Naturalmente, no se puede generalizar. Cada caso es distinto y requiere una aproximación particular; no es lo mismo enseñar a un invidente que a un niño con síndrome de Down. Tampoco es lo mismo la educación para la primera infancia –en la que las diferencias son menos marcadas– a la universitaria. Además porque, conforme avanzan en el sistema educativo –o, con más veras, fuera de él– se agranda la brecha con los demás. Eso es, justamente, lo que hace tan difícil los ajustes personalizados a su proceso de aprendizaje.
No es un accidente que una gran parte de los chicos con necesidades educativas especiales nunca vayan a la escuela: en 2005, 520.653 jóvenes menores de 19 años tenían alguna discapacidad, pero hoy, 13 años después, solo 196.119 están escolarizados.
Foto: Guillermo Torres Reina - Publicaciones SemanaPor otro lado, la inclusión no se logra sin un empoderamiento de la sociedad frente a la problemática. De nada sirve integrarlos si maestros, padres y el gobierno los tratan como un número más en el sistema. De nada sirve graduarlos si luego nadie los va a contratar o a dar capacitación técnica.

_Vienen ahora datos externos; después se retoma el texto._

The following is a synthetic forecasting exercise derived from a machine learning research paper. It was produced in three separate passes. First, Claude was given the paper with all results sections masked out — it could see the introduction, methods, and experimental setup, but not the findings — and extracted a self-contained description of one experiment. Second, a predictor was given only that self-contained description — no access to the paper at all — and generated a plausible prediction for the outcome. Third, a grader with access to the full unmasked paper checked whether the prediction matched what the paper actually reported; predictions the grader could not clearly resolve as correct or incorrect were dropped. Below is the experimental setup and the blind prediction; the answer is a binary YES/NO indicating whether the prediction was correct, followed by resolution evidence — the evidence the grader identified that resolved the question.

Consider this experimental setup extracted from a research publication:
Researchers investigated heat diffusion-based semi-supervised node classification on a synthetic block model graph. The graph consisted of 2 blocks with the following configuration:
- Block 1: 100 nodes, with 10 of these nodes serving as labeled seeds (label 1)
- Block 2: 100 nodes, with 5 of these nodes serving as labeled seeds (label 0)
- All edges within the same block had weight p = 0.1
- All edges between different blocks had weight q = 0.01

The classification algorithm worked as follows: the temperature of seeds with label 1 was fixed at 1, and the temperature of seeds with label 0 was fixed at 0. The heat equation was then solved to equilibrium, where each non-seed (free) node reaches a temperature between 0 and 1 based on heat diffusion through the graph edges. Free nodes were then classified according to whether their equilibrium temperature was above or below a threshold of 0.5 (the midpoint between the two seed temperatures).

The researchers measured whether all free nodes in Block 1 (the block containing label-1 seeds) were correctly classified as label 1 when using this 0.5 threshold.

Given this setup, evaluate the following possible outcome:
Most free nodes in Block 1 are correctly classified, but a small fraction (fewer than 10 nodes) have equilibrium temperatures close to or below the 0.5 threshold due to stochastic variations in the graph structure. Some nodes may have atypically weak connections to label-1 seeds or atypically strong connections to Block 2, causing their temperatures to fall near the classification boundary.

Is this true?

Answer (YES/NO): NO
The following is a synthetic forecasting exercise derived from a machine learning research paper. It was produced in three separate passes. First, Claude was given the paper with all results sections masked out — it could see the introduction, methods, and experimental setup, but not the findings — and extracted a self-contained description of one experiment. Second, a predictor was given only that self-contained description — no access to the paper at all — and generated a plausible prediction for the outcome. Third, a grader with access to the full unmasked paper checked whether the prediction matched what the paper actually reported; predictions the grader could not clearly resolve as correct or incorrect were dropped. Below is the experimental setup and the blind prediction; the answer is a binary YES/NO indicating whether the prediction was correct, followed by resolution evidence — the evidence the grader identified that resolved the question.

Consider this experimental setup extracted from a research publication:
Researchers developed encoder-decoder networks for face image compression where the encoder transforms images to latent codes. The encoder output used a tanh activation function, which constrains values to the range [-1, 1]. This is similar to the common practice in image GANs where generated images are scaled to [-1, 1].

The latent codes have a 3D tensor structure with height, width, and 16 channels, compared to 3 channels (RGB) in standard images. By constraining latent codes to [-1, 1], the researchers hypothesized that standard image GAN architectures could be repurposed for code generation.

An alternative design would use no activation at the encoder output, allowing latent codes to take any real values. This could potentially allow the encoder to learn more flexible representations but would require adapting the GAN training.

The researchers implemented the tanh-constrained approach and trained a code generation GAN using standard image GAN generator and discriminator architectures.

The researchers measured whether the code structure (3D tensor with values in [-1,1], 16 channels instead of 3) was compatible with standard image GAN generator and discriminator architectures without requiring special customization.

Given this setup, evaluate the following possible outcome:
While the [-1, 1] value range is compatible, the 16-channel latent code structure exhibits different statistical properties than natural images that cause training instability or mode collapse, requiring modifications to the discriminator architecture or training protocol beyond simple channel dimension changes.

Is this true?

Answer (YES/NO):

Sobre esa aceptación social aún falta mucho. Patricia Angarita, terapeuta organizacional, asegura que “no hay una sensibilización sobre la discapacidad con los estudiantes, que los tachan de ‘brutos’, ‘rechazados’ o ‘inservibles’; ni con los profesores, que no saben cómo manejarlos; ni con los papás, que luego comienzan a protestar por la inclusión”. Como le ocurrió a Wilson Contreras, padre de Santiago, un niño autista en inclusión en décimo de bachillerato, cuando, en plena asamblea de padres, uno de ellos protestó: “¿Cómo es posible que junten a mi hijo con los niños especiales?”.
Juan Carlos Jaimes, papá de Juan Esteban, un niño con discapacidad cognitiva, asegura que “la verdadera inclusión es un cambio social e implica una disposición proactiva de padres, educadores, estudiantes y toda la comunidad. No solamente de la norma”.